L’article L532-1 du code rural et de la pêche maritime, applicable aux sociétés d’intérêt collectif créées après le 29 septembre 1967, dispose que la moitié du chiffre d’affaires ou du volume des opérations des sociétés d’intérêt collectif agricole doit, au cours d’un exercice déterminé, être réalisée avec ses adhérents (sociétaires ayant la qualité d’agriculteurs ou groupements pouvant s’affilier aux caisses de crédit agricole mutuel).
Par « opérations », il faut entendre le montant des achats et des ventes de marchandises (CE, 1993-04-28, 74260, Société coopérative agricole de la région de Romans "Romacoop", A).

CAA Lyon, 2ème chambre - N° 17LY03414 - 3 avril 2018 - C+

Etrangers - Asile - Demande d'asile - Règlement (UE) n° 604/2013 du Parlement européen et du Conseil du 26 juin 2013 - Décision de transfert Dublin III - Délai pour requérir l'Etat estimé responsable du traitement de la demande d'asile - Effet de l'expiration du délai - Etranger accueilli une première fois à la préfecture de police de Paris avec une prise d'empreintes "Eurodac" sans nouvelle demande d'asile et une seconde fois à la préfecture du Rhône avec une seconde prise d'empreintes "Eurodac". Application de l'article 23 du règlement 604/2013 - Expiration du délai de deux mois imparti pour requérir l'Etat estimé responsable par les dispositions du 2 de l'article 23 - Effet - Obligation de mettre l'Etranger à même de faire une nouvelle demande d'asile - Application de l'article 24 du règlement 604/2013 - Expiration du délai de deux mois imparti pour requérir l'Etat estimé responsable par les dispositions du 2 de l'article 24 - Effets - Responsabilité de la France pour traiter la demande d'asile - Paragraphe 3 de l’article 24 du règlement 604/2013.

A l'expiration du délai de deux mois imparti pour requérir l'Etat responsable par les dispositions du 2 de l'article 23 du règlement 604/2013  - l'Etranger demandeur d'asile doit être mis à même de faire une nouvelle demande d'asile.
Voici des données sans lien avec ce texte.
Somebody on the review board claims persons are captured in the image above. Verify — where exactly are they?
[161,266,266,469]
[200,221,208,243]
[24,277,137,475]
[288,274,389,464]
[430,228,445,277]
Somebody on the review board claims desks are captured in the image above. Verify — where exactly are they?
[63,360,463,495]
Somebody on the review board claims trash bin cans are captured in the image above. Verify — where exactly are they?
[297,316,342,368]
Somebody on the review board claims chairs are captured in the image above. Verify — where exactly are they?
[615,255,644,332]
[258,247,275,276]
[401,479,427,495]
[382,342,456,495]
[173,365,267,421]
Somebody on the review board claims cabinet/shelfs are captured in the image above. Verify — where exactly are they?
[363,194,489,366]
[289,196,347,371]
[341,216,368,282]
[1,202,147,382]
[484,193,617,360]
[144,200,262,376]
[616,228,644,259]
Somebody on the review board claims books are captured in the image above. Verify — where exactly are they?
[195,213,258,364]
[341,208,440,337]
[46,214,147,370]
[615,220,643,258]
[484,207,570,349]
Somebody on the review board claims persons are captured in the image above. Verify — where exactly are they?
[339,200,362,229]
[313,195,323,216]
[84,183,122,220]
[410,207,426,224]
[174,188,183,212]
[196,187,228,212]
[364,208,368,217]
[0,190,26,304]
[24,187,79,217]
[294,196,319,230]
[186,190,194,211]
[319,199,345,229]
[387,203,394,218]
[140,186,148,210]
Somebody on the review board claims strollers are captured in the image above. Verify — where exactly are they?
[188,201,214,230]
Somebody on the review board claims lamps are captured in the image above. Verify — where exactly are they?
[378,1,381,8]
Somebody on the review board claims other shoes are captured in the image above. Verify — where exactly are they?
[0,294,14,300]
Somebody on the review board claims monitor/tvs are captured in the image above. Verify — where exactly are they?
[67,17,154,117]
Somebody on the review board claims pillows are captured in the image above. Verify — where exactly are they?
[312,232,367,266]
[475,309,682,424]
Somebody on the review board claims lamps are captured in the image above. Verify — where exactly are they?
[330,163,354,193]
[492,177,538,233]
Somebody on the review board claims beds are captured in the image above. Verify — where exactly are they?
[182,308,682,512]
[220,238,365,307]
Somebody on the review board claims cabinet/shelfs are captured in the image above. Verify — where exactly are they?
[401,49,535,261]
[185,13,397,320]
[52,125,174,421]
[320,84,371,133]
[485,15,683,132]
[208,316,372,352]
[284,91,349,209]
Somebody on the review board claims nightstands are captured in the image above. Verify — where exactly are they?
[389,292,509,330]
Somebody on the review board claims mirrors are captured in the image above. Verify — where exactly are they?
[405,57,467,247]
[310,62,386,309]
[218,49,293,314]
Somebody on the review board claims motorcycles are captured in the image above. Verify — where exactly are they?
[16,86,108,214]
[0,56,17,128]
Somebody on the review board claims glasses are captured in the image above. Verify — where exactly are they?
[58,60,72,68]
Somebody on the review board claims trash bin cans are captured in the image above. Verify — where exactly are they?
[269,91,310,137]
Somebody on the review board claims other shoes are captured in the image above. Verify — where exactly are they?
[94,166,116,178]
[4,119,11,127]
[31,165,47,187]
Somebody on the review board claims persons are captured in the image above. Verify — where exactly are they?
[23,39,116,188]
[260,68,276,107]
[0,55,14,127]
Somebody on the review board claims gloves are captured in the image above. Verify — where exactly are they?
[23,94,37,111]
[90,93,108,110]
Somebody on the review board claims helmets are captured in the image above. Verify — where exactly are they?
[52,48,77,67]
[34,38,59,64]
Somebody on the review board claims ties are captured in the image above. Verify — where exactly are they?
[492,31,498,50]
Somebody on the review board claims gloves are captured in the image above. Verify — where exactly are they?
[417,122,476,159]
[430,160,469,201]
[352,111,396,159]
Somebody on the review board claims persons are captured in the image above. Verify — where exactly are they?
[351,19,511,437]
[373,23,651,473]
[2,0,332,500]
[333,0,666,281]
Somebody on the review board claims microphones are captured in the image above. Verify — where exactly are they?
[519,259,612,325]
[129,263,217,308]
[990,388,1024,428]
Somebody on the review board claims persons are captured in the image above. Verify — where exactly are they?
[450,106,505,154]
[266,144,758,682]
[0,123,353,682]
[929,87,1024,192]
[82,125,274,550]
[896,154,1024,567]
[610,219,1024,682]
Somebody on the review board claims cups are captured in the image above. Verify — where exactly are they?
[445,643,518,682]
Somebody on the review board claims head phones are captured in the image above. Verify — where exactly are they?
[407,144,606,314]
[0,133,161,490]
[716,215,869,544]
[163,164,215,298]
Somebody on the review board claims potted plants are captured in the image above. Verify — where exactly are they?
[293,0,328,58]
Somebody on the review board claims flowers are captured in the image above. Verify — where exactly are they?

A l'expiration du délai de deux mois imparti par les dispositions du 2 de l'article 24 du règlement 604/2013 la France devient responsable du traitement de la demande d'asile, conformément à l’interprétation donnée par la Cour de Justice de l’Union Européenne des dispositions du paragraphe 3 de l’article 24 du règlement Dublin III dans l’arrêt Bundesrepublik Deutschland contre Aziz Hasan, C-360/16 du 25 janvier 2018.

CAA Lyon, 5ème chambre - N° 17LY03744 - Préfet de la Loire - 29 mars 2018 - C+

Pour bénéficier d'un titre de séjour sur le fondement de l'article  L313-15 du code de l'entrée  et du séjour des étrangers et du droit d'asile, l'étranger doit notamment justifier « suivre depuis au moins six mois une formation destinée à lui apporter une qualification professionnelle ».Cette condition s'apprécie  à la date de la décision.

Cf. CAA Lyon, N°15LY00725 - 11 ocotobre 2016 - C+

 

Tribunal administratif de Lyon - société Distribution casino France - N° 1509724 - 8 février 2018C+

Répression – Domaine de la répression administrative – Bien-fondé
Le tribunal estime que l’administration peut légalement, sur le fondement des dispositions de l’article L443-1 du code de commerce dans leur rédaction issues de la loi n° 2014-344 du 17 mars 2014 relative à la consommation, infliger à une entreprise de distribution une amende administrative en raison de retards de paiement antérieurs à la promulgation de cette loi.

La loi du 17 mars 2014, dite « loi Hamon », substitue à l’amende pénale antérieurement prévue une amende administrative afin de sanctionner les manquements à l’article L443-1 du code de commerce régissant les délais de paiement des denrées périssables. Sanctionnée sur ce fondement à raison de retards de paiement antérieurs à l’entrée en vigueur de cette loi, la société requérante invoquait la violation du principe de non-rétroactivité de la loi pénale plus sévère.